Não será possível a democratização da cultura da liberdade por este caminho. A escola se torna refém das fechaduras e não despertará a consciência, a descoberta, a autonomia, a criticidade, o novo para um povo que se renova. As novas gerações nos lembram as falhas, e a escola se torna ainda mais responsável por ela.

Liberdade é partido. Por isso, lutamos por uma escola sem censura e que, acima de tudo, toma decisões conscientes e responsáveis com o mundo comum, verifica, analisa, pressupõe e descarta, porque uma escola formadora da justiça, da dignidade do povo, da igualdade e da democracia, não pode ficar do lado da injustiça, da desigualdade, do preconceito, da intolerância e do ódio.

A escola cria um bem comum, que é o foco na aprendizagem e no conhecimento. Este saber poderoso que é capaz de emancipar os sujeitos, torná-los conscientes do seu mundo, e despertar a ideia de serem livres e não presos a um sistema, a uma condição social, ou a uma condição econômica, até mesmo de gênero e sexualidade. Para mim, este é o grande tesouro que a escola carrega. A capacidade de conscientização e emancipação do seu aluno. Um sujeito consciente não se curvará diante do opressor, mas se tornará livre. Essa tarefa educacional, que é também uma questão de atenção e de mundo, consiste em educar para a liberdade, para a emancipação, formando sujeitos empoderados. E isso não se faz na neutralidade, não se faz no vazio. Faz-se, acima de tudo, pela construção de ideias, de conceitos, que trazem consigo uma história, uma memória, um lado. É claro que educar para a liberdade pode doer muito para

53 alguns que insistem em dizer que a escola não pode tomar partido das construções e narrativas históricas. Como já vimos, propor uma educação de tempo livre para tornar os humanos livres e o mundo comum não convém para manter a ordem do mundo como ele está.

Há escolas que são gaiolas e há escolas que são asas. Escolas que são gaiolas existem para que os pássaros desaprendam a arte do voo. Pássaros engaiolados são pássaros sob controle. Engaiolados, o seu dono pode levá-los para onde quiser. Pássaros engaiolados sempre têm um dono. Deixaram de ser pássaros. Por que a essência dos pássaros é o voo.

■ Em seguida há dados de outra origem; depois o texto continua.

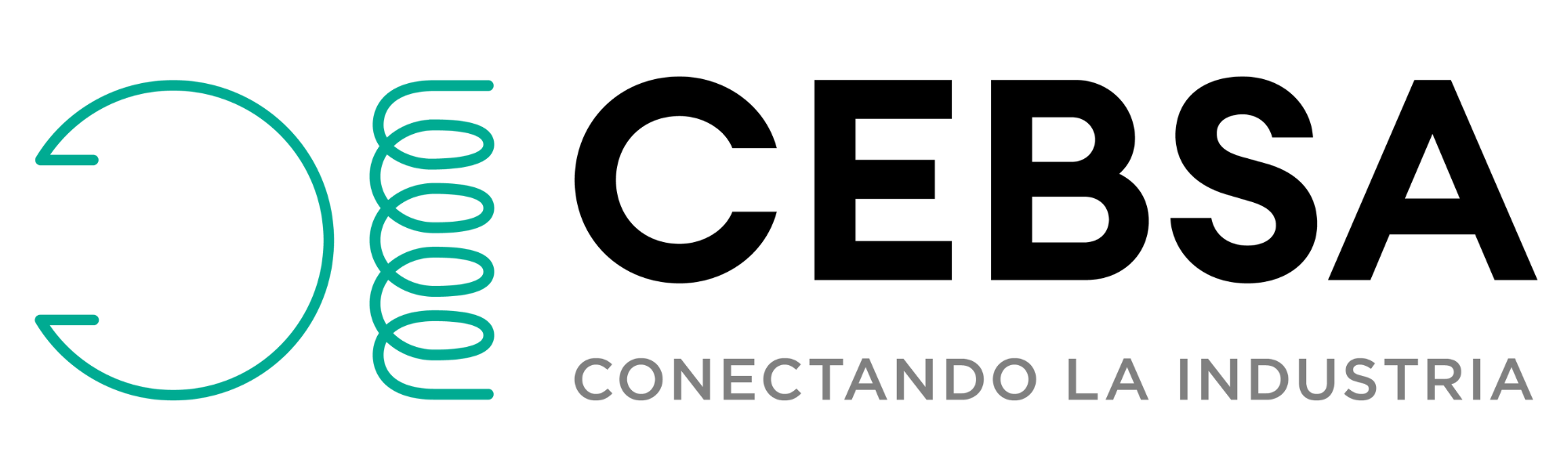 CEBSA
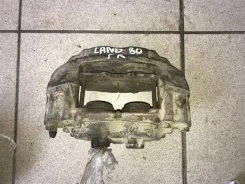 ������� Toyota LAND Cruiser 4773060030 HDJ80, �������� ������ 4773060030 ����
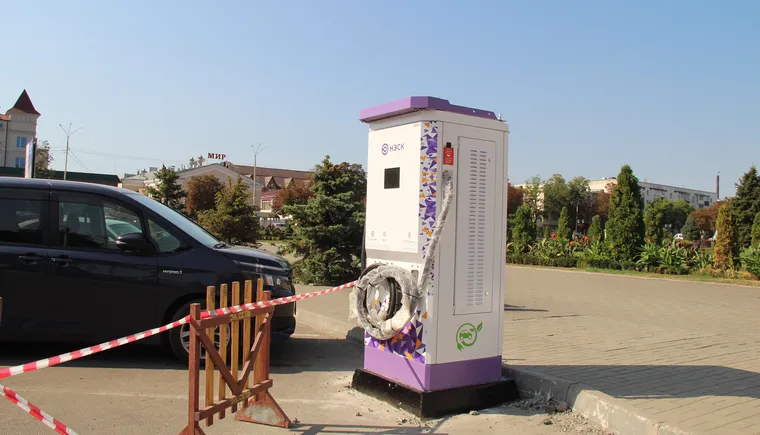https://ognikubani.ru/wp-content/uploads/2023/08/IMG_8293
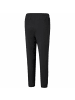 Puma Bodywear Jogginghose Active Woven Pants in Schwarz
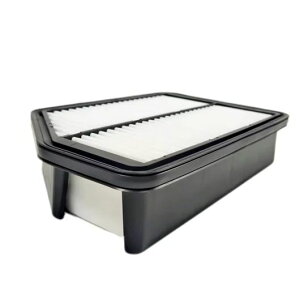 I[g XyA GW GA tB^[ 28113-2S000 Kp: q_C//HYUNDAI IX35 SR-BB-1839 air filter
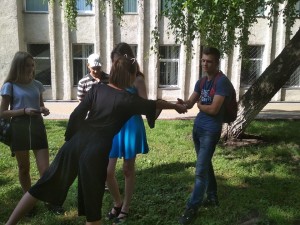 35791549_1771651482904080_1437508653274890240_n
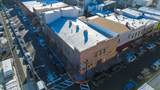2610 Bergenline Ave - Photo 12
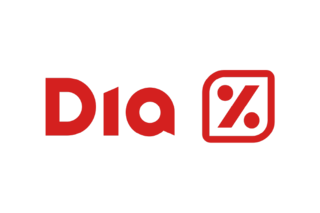 20% de reintegro en Día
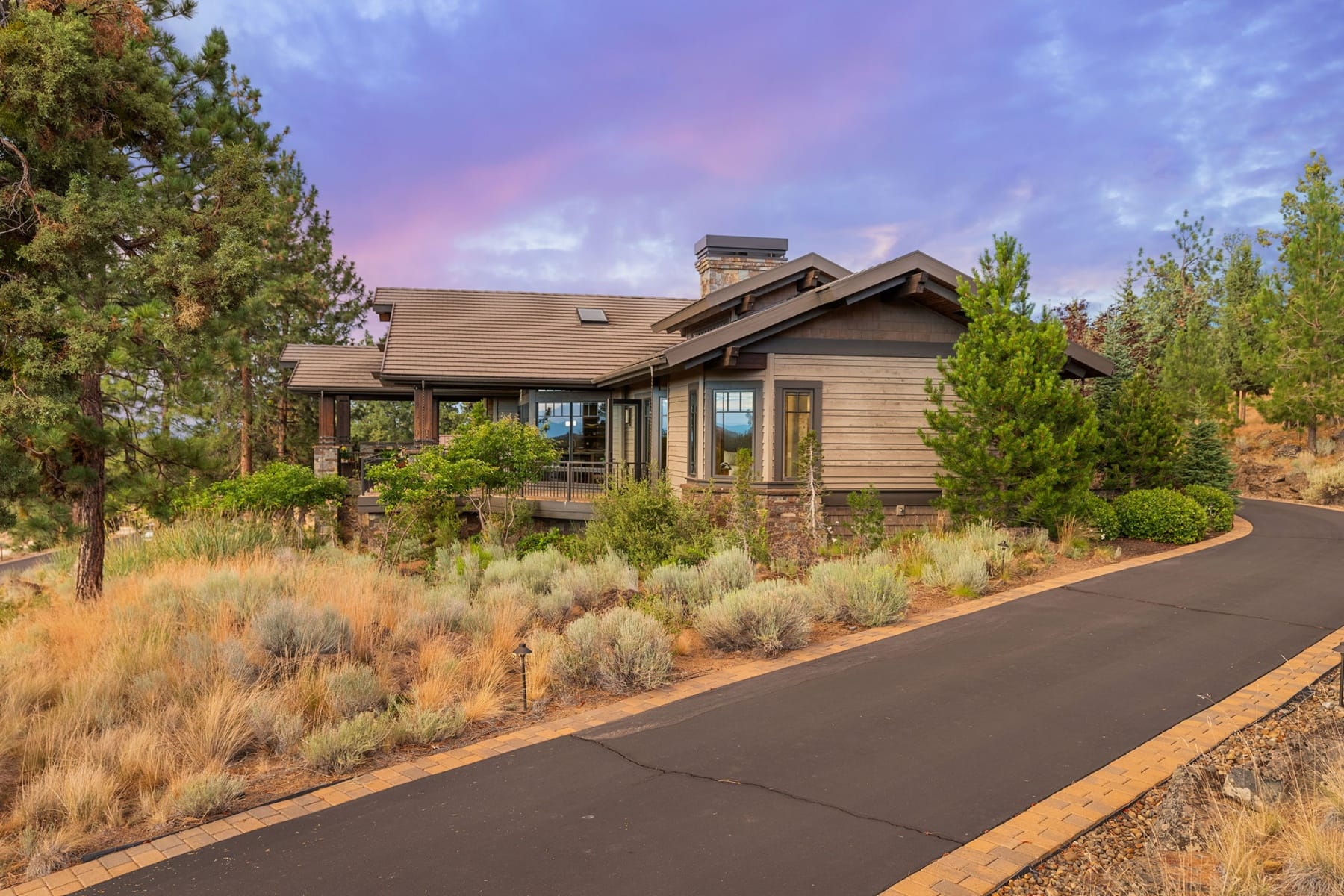  1659 NW Wild Rye Circle Bend, OR 97703 - 物件實景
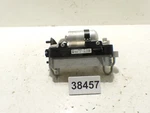 Bmw G30 G31 G32 G11 G12 Condenser Air Conditioning Unit With Dryer 9891030. Fixed Price $174.41.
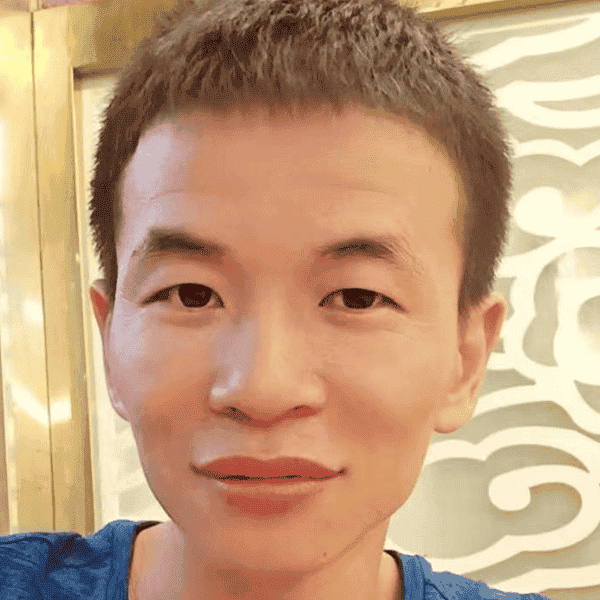 广东38岁单身帅哥真诚找对象-保亭征婚相亲网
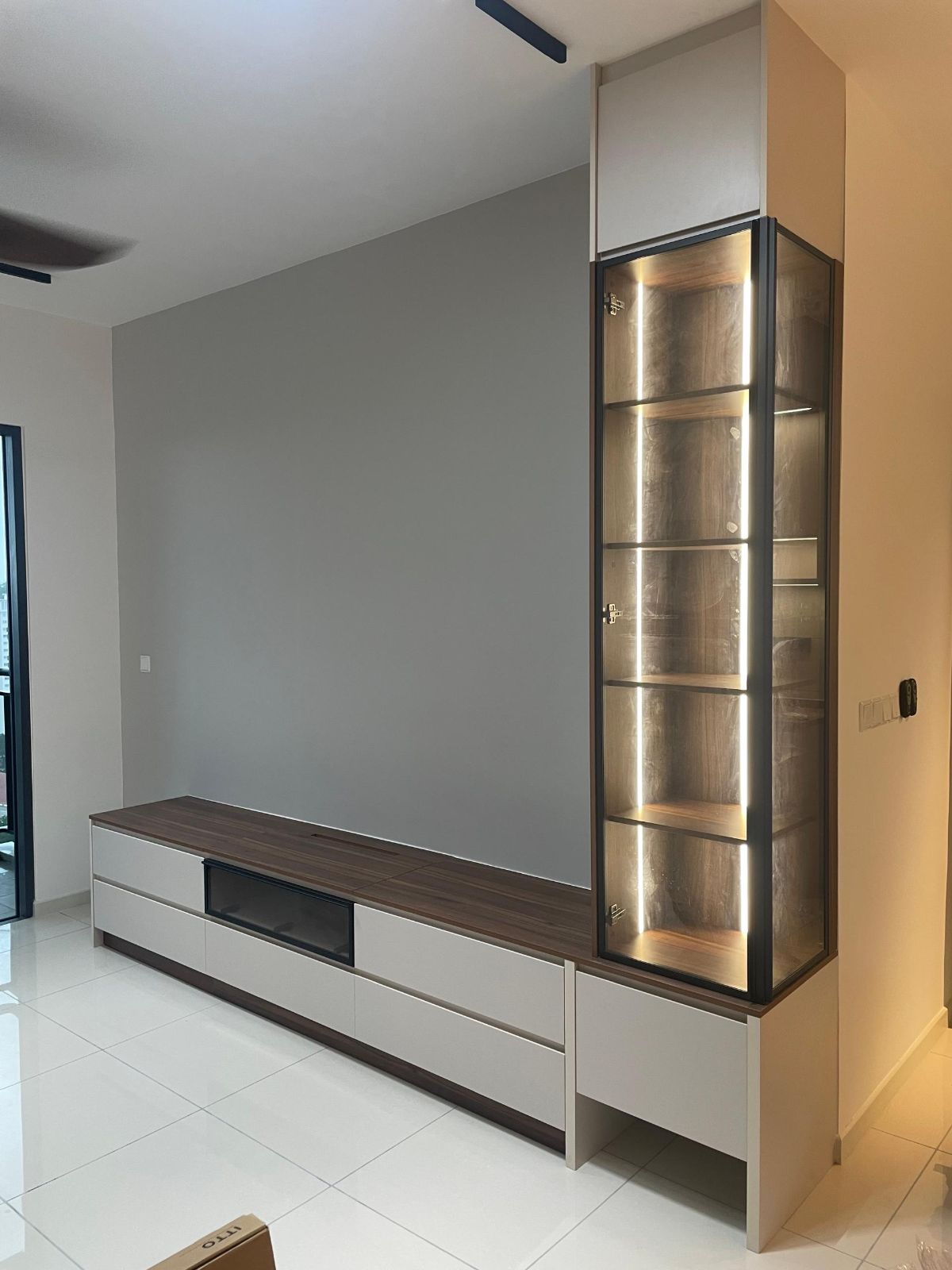 INNO KITCHEN SDN BHD #19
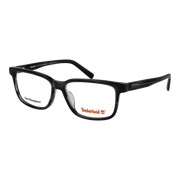 Timberland glasses, Timberland Optical Frames TB50031-H 020 55 – Burghley & Co (Image 1)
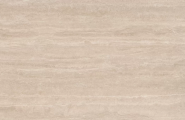 Mei Essence 17634 Essence бежевый ректификат 60x120 фото-4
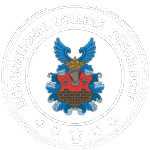 International College of Düsseldorf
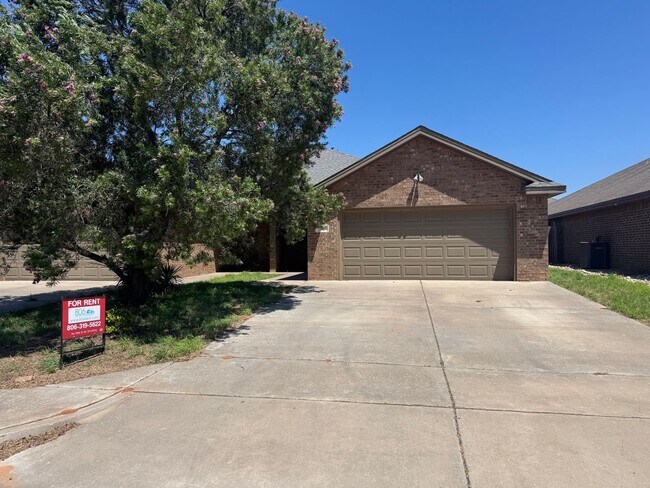 Building Photo - 9803 Avenue V
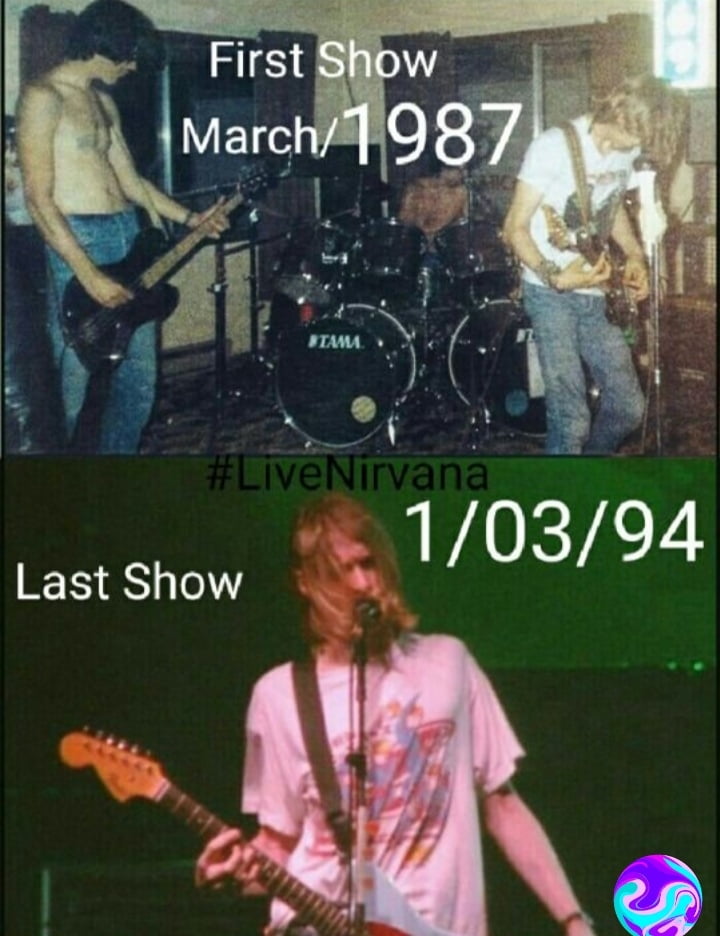 Rock stars 4 #94522015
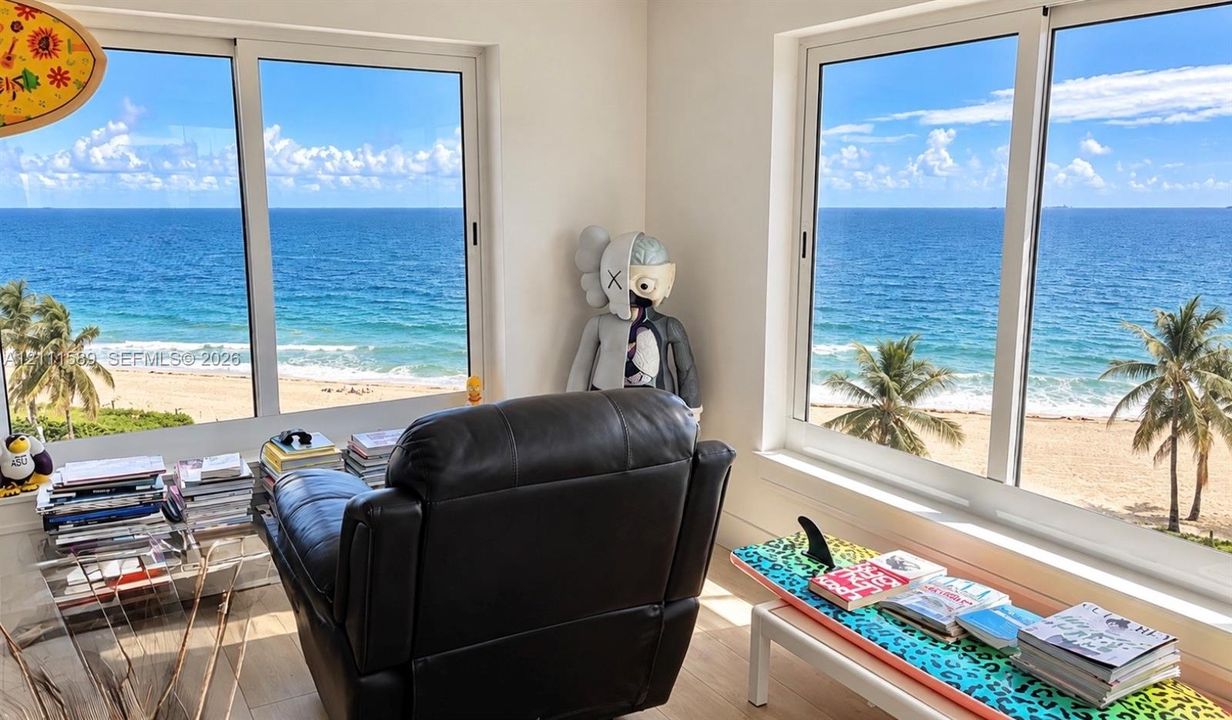 En Venta: $1,290,000 (2 camas, 2 baños, 1700 Pies cuadrados)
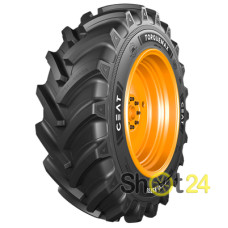 Ceat TORQUEMAX (с/г) 900/60 R42 189D SB TL VF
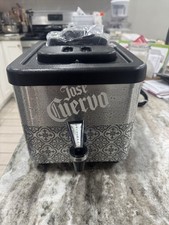 beverage chiller dispenser for sale beverage chiller dispenser for sale West Babylon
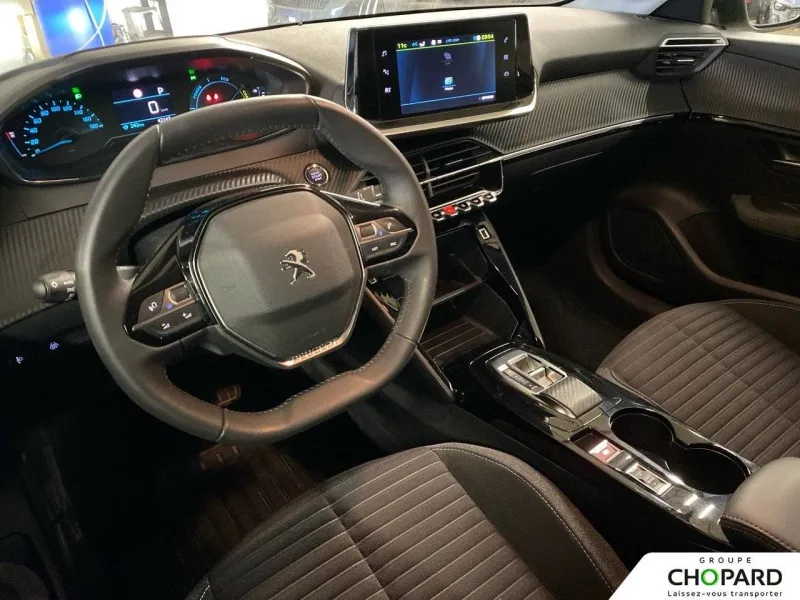 Image secondaire du véhicule 11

Escolas que são asas não amam pássaros engaiolados. O que eles amam são pássaros em voo. Existem para dar aos pássaros coragem para voar. Ensinar o voo, isso elas não podem fazer, porque o voo já nasce dentro dos pássaros. O voo não pode ser ensinado. Só pode ser encorajado (Rubem Alves)4.

Escolher pássaros em voo é escolher uma história para contar. É tomar partido de uma dimensão humana que, sobretudo, está do lado da liberdade. Escolher uma educação democrática é estar junto dos princípios da igualdade, compreender que não somos iguais, o que é absolutamente revolucionário. Encorajar o voo faz parte da tomada de decisão da escola. A escola não só precisa assumir um partido, como tem um caráter partidário por essência da sua institucionalização. Não correremos o risco de receber uma carta de denúncia de algum aluno sobrevivente de nossas aulas, nos cobrando o partido da justiça, da tolerância, da democracia, da igualdade e do amor. Não falharemos como professores, nem como escola, para não falharmos como humanidade.

“Prezado Professor,

Sou sobrevivente de um campo de concentração. Meus olhos viram o que nenhum homem deveria ver. Câmaras de gás construídas por engenheiros formados. Crianças envenenadas por médicos diplomados. Recém-nascidos mortos por enfermeiras treinadas.

Mulheres e bebês fuzilados e queimados por graduados de colégios e universidades.

Assim, tenho minhas suspeitas sobre a Educação. Meu pedido é: ajude seus alunos a tornarem-se humanos. Seus esforços nunca deverão produzir monstros treinados ou psicopatas hábeis.

Ler, escrever e aritmética só são importantes Para fazer nossas crianças mais humanas.”

(Carta dirigida a professores encontrada em concentração nazista)5.